Ce n’était pas le premier combat, et ce ne sera sûrement pas le dernier pour Therion. Mais il s’agissait de la première fois dans l’Arène. L’affrontement ne sera pas de ceux qui attirent les foules, tout au plus des spectateurs amenés là par la rumeur et la réputation du Lykor, les parieurs habituels, les oisifs et les intéressés par les flots de sang versés. Galdrünk l’avait déjà inscrit à des combats, mais jusque là dans des arrière-cours, dans des galeries, des mises à mort sans grande importance et donc pas des plus lucratives. Or, lorsque l’on risquait la vie de son esclave, mieux valait être grassement payée en retour. Therion ne connaissait pas les comptes exacts de sa maîtresse, mais il se doutait, au vu des pièces qu’il avait pu voir s’échanger alors qu’il traînait la carcasse de quelque vaincu derrière, que la somme qu’elle avait investi pour l’acquérir avait déjà été remboursée. Maintenant ce n’était que du bonus pour elle, de l’argent supplémentaire puisqu’elle pouvait aussi bien le voir crever et racheter un nouvel esclave dans la foulée, peut-être même plus si son choix se portait sur des espèces moins rares et moins puissantes qu’un Lykor noir.
Le collier d’acier enchanté gênait Therion comme chaque jour depuis qu’on le lui avait assujetti : c’était un poids supplémentaire, une entrave aux mouvements de son cou, l’impossibilité de lécher certaines parties de sa fourrure, de pencher convenablement la tête pour déchirer les chairs d’un adversaire. Mais peu importait, il avait appris à composer avec, et compensait la perte de mobilité de son crâne par d’autres instruments de mort.

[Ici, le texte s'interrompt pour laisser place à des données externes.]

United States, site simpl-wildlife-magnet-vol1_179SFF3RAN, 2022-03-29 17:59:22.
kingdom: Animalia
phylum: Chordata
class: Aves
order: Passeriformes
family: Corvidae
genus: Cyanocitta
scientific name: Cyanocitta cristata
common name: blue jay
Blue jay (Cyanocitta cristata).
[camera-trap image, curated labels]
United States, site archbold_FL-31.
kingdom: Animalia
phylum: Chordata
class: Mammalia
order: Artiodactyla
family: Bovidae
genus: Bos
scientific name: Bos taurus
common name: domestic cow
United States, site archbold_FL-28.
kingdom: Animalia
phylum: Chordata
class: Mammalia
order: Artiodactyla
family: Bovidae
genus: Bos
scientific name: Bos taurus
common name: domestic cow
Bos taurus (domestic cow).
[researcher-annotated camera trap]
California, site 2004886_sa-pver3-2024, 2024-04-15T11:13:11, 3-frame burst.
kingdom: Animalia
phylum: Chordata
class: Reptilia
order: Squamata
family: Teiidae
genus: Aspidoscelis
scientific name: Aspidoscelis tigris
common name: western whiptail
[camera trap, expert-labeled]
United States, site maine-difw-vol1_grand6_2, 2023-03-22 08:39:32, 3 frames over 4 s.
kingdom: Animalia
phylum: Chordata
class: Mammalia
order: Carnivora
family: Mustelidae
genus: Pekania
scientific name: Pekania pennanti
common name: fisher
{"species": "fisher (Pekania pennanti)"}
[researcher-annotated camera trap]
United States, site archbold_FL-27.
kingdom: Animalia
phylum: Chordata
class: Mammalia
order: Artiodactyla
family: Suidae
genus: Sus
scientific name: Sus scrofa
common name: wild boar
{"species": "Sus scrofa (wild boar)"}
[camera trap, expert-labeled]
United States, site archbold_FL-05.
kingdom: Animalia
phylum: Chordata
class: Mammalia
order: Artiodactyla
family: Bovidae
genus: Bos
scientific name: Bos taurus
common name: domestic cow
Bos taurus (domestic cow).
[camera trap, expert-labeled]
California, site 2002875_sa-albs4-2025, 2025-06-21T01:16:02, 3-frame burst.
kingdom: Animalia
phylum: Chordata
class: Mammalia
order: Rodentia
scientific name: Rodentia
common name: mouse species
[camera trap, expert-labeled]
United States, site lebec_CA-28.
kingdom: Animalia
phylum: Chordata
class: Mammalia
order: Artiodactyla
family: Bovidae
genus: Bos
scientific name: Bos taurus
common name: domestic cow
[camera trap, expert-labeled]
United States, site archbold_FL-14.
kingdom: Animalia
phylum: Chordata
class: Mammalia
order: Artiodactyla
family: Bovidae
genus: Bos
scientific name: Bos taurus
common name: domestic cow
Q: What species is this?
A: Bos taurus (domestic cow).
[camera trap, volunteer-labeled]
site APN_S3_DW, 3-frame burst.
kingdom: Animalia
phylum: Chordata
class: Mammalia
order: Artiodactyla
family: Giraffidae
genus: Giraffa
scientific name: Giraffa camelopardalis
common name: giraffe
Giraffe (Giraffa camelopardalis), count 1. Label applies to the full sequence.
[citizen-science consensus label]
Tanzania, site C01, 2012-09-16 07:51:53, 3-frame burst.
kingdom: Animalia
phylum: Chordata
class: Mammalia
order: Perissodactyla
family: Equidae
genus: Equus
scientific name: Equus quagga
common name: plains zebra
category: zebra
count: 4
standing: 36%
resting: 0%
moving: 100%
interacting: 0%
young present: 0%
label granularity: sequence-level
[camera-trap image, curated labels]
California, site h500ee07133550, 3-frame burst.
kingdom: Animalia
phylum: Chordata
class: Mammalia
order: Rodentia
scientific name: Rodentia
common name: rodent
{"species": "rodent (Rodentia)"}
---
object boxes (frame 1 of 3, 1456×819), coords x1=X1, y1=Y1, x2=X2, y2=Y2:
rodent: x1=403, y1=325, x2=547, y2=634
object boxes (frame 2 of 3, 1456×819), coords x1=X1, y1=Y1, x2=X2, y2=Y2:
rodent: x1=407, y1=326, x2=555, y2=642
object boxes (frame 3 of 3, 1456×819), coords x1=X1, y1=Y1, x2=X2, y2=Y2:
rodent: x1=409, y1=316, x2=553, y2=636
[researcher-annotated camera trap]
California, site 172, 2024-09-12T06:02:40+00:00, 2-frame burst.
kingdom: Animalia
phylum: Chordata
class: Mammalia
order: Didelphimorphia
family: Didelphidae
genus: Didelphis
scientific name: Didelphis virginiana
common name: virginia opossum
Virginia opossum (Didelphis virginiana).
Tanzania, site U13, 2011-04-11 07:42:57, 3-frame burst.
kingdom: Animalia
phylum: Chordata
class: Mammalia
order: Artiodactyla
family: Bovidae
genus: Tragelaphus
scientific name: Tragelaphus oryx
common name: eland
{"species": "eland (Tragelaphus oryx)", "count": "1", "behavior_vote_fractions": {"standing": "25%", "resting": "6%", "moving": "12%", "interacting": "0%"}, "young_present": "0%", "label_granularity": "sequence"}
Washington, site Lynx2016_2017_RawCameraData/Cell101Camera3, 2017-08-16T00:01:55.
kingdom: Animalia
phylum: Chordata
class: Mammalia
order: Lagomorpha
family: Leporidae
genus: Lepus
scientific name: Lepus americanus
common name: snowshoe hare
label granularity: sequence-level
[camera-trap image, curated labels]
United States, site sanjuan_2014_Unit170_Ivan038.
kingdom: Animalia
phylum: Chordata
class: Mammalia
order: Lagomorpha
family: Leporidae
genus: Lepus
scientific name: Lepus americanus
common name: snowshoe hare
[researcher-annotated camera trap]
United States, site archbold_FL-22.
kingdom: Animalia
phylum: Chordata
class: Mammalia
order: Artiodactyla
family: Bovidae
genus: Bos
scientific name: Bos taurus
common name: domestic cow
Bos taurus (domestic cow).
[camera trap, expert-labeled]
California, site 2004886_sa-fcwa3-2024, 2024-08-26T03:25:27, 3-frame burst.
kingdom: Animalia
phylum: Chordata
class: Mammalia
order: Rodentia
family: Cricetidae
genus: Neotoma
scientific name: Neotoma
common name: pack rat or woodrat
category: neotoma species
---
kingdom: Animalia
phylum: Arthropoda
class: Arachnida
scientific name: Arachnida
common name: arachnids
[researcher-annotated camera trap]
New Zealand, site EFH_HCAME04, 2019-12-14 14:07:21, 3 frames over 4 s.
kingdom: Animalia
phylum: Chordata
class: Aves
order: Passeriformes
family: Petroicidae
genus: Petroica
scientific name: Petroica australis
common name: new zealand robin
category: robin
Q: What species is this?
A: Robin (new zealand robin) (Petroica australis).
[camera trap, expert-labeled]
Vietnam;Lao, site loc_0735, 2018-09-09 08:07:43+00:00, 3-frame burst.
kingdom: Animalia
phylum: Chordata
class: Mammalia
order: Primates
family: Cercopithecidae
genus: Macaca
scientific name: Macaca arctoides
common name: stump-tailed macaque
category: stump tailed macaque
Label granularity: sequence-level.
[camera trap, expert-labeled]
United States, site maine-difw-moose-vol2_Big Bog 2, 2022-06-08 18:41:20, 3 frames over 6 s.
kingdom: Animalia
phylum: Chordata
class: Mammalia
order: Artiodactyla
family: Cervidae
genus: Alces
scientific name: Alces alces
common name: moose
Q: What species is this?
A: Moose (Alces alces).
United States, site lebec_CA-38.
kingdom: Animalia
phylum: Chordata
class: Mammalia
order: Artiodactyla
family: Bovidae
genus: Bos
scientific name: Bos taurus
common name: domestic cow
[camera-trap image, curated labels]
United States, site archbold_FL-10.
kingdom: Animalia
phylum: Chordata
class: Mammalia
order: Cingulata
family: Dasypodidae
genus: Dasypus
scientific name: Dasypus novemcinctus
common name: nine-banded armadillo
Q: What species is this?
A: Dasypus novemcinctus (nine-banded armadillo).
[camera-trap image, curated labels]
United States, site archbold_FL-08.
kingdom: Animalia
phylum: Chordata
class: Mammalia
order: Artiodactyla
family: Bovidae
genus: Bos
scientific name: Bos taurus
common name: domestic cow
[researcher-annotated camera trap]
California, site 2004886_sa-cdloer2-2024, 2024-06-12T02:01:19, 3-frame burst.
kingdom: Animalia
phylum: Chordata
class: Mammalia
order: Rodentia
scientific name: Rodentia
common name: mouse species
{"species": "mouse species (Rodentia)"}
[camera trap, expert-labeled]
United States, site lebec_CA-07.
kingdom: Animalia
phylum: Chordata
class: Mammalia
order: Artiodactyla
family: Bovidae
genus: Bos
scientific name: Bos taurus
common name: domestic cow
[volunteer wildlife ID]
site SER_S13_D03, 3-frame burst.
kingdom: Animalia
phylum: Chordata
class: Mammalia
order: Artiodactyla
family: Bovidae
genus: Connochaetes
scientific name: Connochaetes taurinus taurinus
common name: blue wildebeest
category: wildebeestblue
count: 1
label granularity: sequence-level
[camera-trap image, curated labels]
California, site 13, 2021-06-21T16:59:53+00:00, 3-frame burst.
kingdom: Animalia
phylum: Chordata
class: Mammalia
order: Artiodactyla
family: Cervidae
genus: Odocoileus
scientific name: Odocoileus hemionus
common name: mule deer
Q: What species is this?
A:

Les cris sur les gradins saluèrent les roulements de tambour et l’ouverture des portes : les organisateurs du combat avaient fait les choses bien, de manière à en donner pour leur argent aux parieurs et spectateurs. Un Garzok de stature moyenne, boiteux, probablement un vétéran pour avoir une figure si couturée de cicatrice, du moins un habitué des situations musclées, poussa le Lykor à avancer d’un coup de la hampe de sa hallebarde. Un grognement accompagné d’un retroussement de babines le fait reculer, d’autant plus que le garde ne lui arrive pas au museau.
« Dépêche toi d’entrer, c’est à toi ! »
« Tu veux venir avec moi ? »« Avance, et oublie pas c’que t’as autour du cou. Tu f’ras moins l’malin dans l’Arène ! Je s’rai là quand on traînera ton cadavre, j’t’arroserai de pisse ! »
L’air d’Omyre n’était pas tout à fait pur et aussi agréable que celui des sombres forêts dans lesquelles courait Therion, mais plus respirable que les souterrains dans lesquels il attendait que sonne l’heure de l’affrontement où se mêlaient des relents de merde, d’urine de différentes espèces, de sang et de tripes ; ces dernières effluves avaient éveillé son appétit, et la perspective de plonger ses crocs dans la carcasse encore chaude de son adversaire après lui avoir défoncé les côtes, puis en tirer le cœur gorgé de sang, éveillait ses instincts de prédateurs.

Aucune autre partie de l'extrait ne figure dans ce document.